Nondeterminism fails the activation. It is not represented as a workflow failure command.

## Process Rules

Workflow code may execute only when the executor has granted a scheduler turn to that unit.

Only one unit may be running workflow code at a time in v1. Other units are blocked before entering user workflow code or blocked inside executor-mediated calls.

If a non-running unit calls the executor as though it were running, that is an internal scheduler violation. The implementation should fail fast in tests and avoid silently accepting out-of-turn command emission.

Closures executed inside the executor, such as `API.update_state/1`, must be deterministic, synchronous, and non-blocking.

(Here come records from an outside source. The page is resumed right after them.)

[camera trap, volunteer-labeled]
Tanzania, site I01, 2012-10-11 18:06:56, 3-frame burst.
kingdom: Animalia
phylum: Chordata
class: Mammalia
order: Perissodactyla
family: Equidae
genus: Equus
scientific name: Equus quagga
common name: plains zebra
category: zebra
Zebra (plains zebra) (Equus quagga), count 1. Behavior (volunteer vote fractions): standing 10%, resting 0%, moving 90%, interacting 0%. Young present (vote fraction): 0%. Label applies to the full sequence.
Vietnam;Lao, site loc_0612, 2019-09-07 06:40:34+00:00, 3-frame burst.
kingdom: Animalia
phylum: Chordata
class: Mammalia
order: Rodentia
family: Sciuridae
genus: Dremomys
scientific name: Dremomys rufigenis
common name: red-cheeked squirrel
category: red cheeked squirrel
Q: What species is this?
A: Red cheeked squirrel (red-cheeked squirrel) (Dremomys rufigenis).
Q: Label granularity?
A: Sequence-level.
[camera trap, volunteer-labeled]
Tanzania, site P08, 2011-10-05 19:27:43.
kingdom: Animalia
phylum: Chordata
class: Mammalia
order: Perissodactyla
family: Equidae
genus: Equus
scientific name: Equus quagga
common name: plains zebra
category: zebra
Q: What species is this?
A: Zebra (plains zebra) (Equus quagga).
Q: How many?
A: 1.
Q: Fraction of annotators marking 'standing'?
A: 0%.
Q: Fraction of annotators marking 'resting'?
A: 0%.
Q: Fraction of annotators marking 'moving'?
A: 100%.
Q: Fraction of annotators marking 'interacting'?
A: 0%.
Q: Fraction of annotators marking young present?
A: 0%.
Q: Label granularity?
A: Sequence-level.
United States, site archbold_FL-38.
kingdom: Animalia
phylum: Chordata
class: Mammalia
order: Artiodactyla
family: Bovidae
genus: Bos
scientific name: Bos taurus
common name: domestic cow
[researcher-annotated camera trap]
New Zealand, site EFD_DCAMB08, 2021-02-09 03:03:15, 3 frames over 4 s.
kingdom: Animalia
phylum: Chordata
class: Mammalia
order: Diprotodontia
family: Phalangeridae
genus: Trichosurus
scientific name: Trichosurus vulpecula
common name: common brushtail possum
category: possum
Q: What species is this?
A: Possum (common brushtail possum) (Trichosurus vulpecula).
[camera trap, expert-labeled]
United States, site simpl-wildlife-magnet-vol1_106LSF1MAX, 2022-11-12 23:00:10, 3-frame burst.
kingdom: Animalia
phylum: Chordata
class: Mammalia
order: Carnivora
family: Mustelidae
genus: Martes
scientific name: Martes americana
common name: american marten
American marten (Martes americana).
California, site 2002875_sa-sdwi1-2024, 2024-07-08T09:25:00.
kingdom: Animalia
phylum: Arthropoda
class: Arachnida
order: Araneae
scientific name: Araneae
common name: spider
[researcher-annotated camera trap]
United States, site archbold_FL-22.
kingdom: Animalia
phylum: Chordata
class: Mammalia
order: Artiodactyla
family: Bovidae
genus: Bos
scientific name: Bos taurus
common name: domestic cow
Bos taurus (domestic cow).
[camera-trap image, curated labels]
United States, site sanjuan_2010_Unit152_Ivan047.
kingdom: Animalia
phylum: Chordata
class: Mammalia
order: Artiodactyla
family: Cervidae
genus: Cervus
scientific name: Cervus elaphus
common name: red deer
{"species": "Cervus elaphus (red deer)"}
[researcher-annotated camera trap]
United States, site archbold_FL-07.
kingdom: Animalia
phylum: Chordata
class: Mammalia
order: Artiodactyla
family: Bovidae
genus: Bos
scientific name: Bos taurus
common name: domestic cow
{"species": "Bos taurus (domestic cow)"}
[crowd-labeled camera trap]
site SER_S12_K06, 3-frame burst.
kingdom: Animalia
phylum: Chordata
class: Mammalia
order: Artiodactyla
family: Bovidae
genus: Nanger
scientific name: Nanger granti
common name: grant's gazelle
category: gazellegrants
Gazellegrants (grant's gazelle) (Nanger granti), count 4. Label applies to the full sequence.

They must not call workflow APIs, activities, sleep, or any operation that would call back into the executor.

## Test Requirements

Scheduler and replay tests should assert the rules directly:

- `parallel` schedules first-step activity commands in branch order.
- If only branch `A` resolves, branch `A` may continue without waiting for branch `B`.
- If branches `A` and `B` resolve in the same activation, their next commands are emitted in stable order.
- Newly runnable units are deferred to the next round.
- Non-pausing APIs do not end the current scheduler step.
- Command-emitting non-pausing APIs append commands without yielding the turn.
- Replay fails on missing, extra, reordered, or changed commands.
- Resolution jobs wake only the pending caller for the matched sequence number.
- Query-only activations do not advance workflow units.
- Eviction-only activations do not run workflow code.
- Out-of-turn runner calls are detected as scheduler violations.

These tests should run against the pure core harness before the real Temporal backend exists.